▸ **MATERIAL SUPPLIED**
┄┄┄┄┄┄┄┄┄┄┄┄┄┄┄┄┄┄┄┄
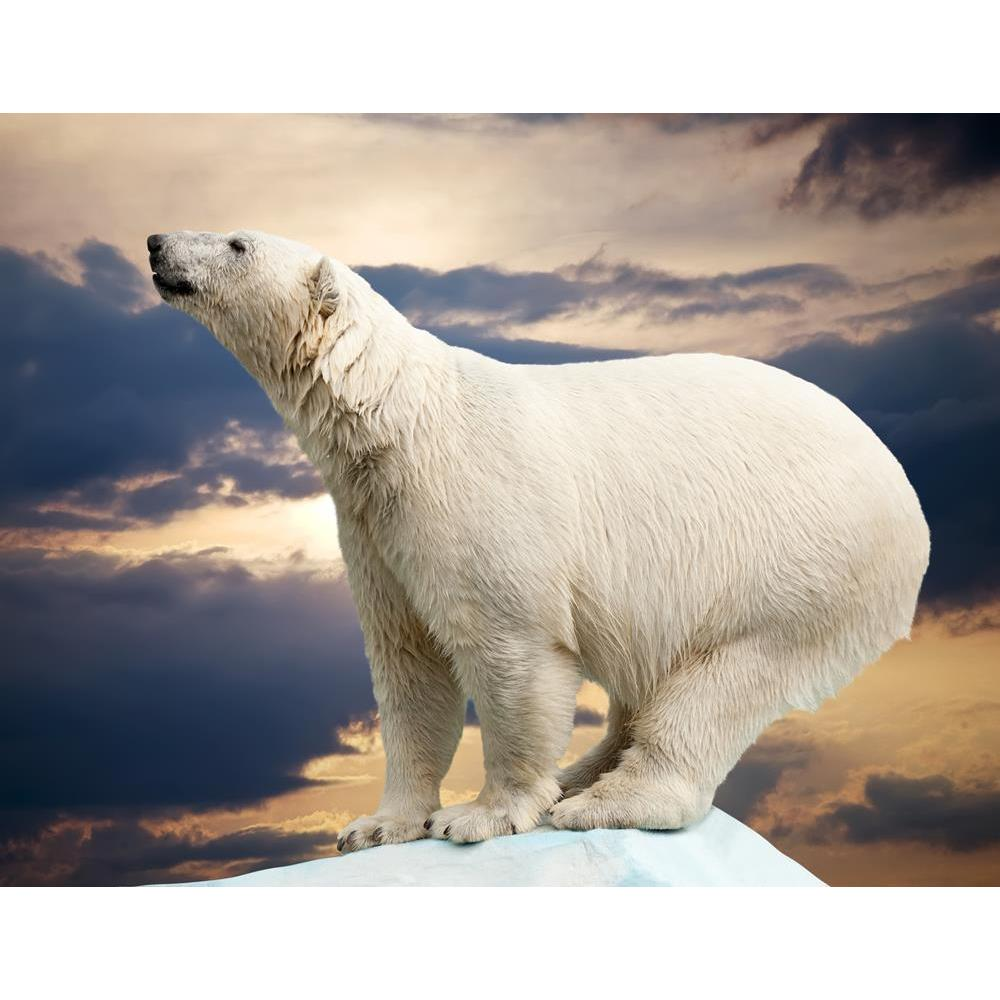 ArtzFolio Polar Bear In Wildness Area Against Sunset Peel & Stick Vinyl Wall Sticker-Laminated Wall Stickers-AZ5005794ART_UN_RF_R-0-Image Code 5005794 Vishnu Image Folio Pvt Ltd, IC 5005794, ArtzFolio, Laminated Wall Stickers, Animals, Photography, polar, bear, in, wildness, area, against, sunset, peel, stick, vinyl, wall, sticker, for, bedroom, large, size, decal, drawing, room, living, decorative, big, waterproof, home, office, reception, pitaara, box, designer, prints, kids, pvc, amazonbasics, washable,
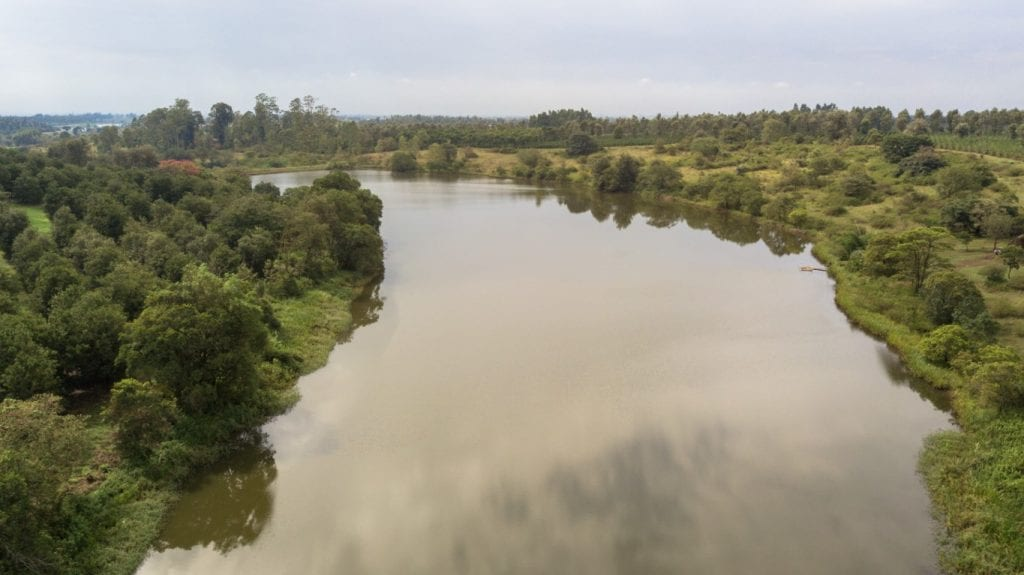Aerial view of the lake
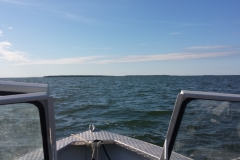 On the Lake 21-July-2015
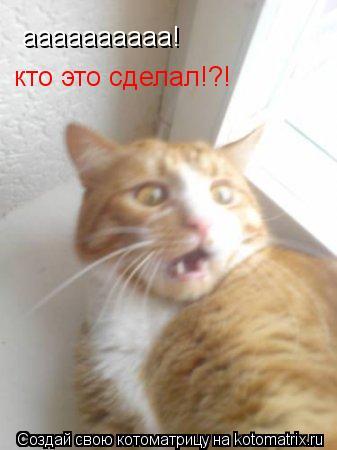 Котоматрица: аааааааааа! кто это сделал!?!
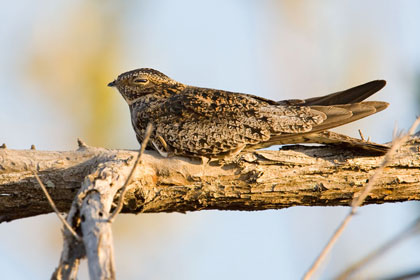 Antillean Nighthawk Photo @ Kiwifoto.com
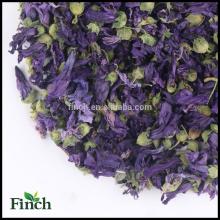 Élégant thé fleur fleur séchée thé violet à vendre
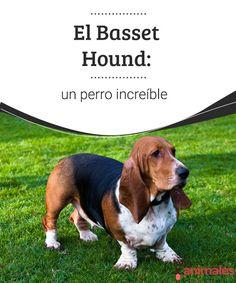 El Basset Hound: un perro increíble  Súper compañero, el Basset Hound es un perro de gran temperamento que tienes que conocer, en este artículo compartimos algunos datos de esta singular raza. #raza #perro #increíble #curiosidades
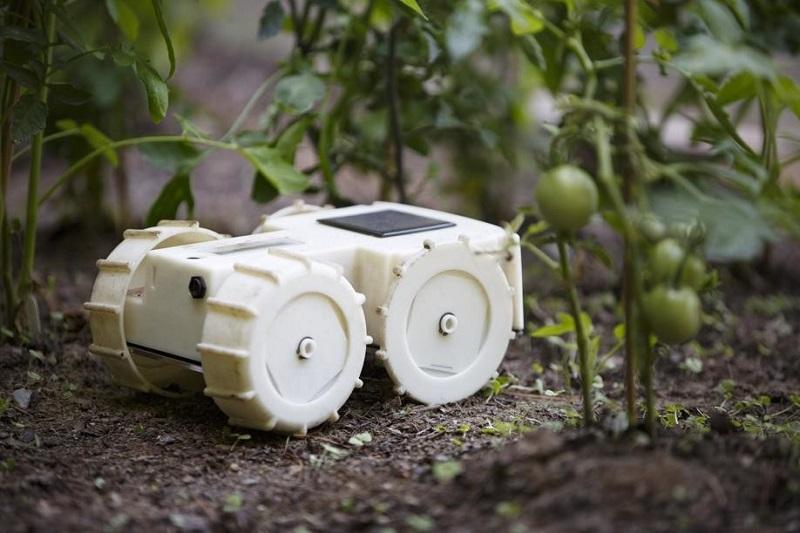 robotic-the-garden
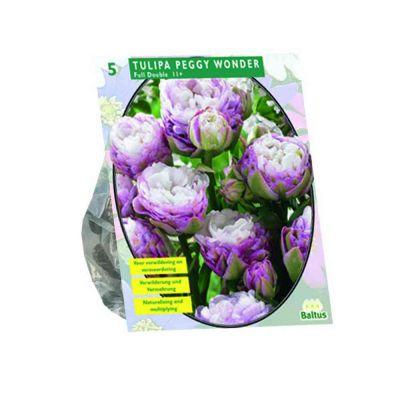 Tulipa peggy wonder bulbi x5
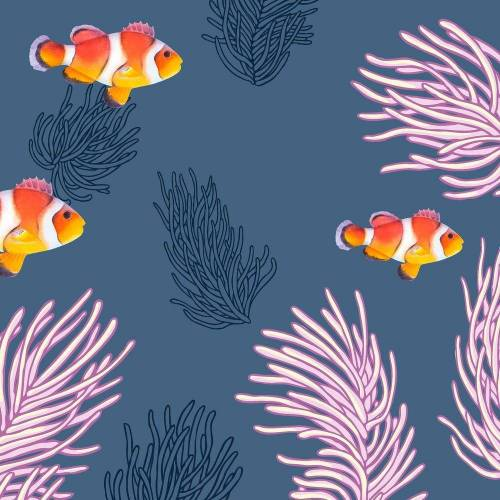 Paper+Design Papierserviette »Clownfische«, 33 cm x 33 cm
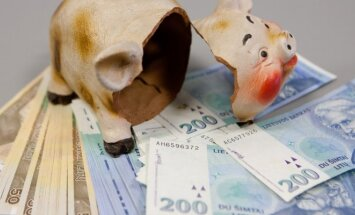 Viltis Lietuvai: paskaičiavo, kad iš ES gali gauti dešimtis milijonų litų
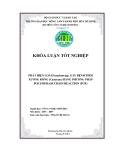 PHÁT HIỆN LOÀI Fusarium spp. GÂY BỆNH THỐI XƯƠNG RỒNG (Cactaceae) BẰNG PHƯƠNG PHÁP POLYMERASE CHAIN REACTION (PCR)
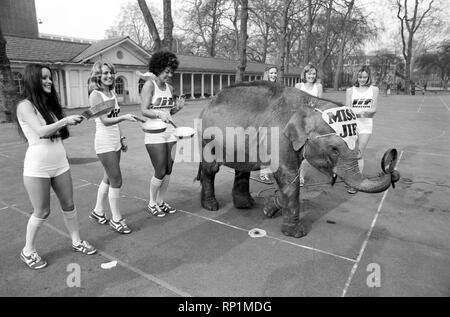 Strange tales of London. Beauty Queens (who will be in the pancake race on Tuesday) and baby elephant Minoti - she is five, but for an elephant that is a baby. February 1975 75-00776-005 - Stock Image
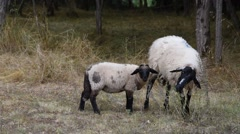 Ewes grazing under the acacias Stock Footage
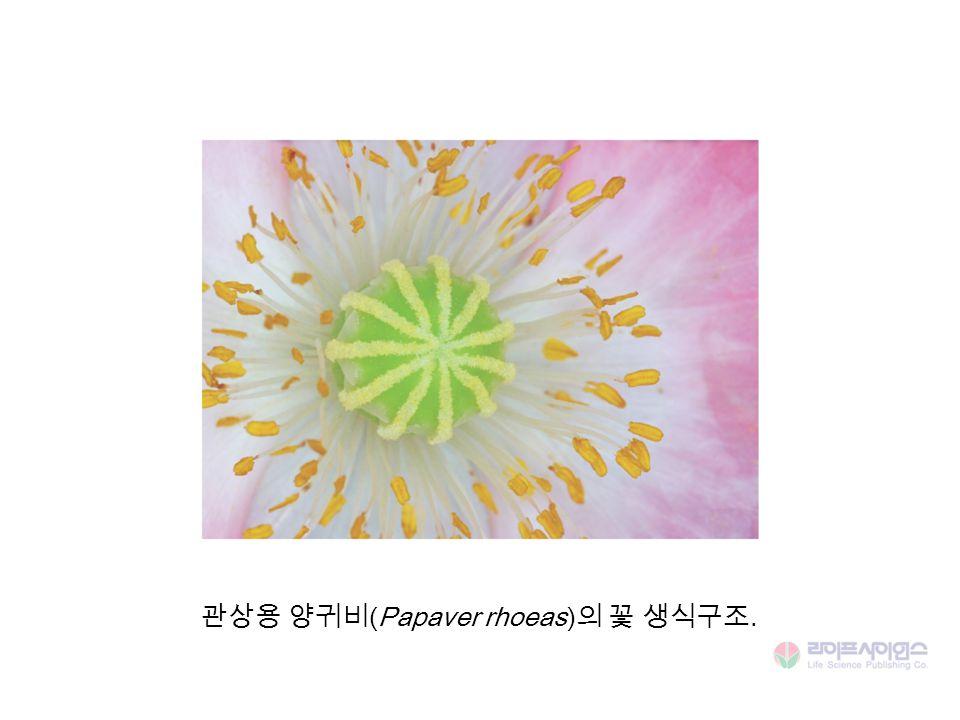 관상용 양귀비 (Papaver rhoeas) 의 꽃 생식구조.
┄┄┄┄┄┄┄┄┄┄┄┄┄┄┄┄┄┄┄┄
▸ **YOUR OBJECTIVE**
All that should appear in the answer is the lines above from the line with "Tulipa peggy wonder bulbi x5" through the line with "PHÁT HIỆN LOÀI", retyped exactly, pictures left out.

▸ **TASK RESPONSE**
 Tulipa peggy wonder bulbi x5
 Paper+Design Papierserviette »Clownfische«, 33 cm x 33 cm
 Viltis Lietuvai: paskaičiavo, kad iš ES gali gauti dešimtis milijonų litų
 PHÁT HIỆN LOÀI Fusarium spp. GÂY BỆNH THỐI XƯƠNG RỒNG (Cactaceae) BẰNG PHƯƠNG PHÁP POLYMERASE CHAIN REACTION (PCR)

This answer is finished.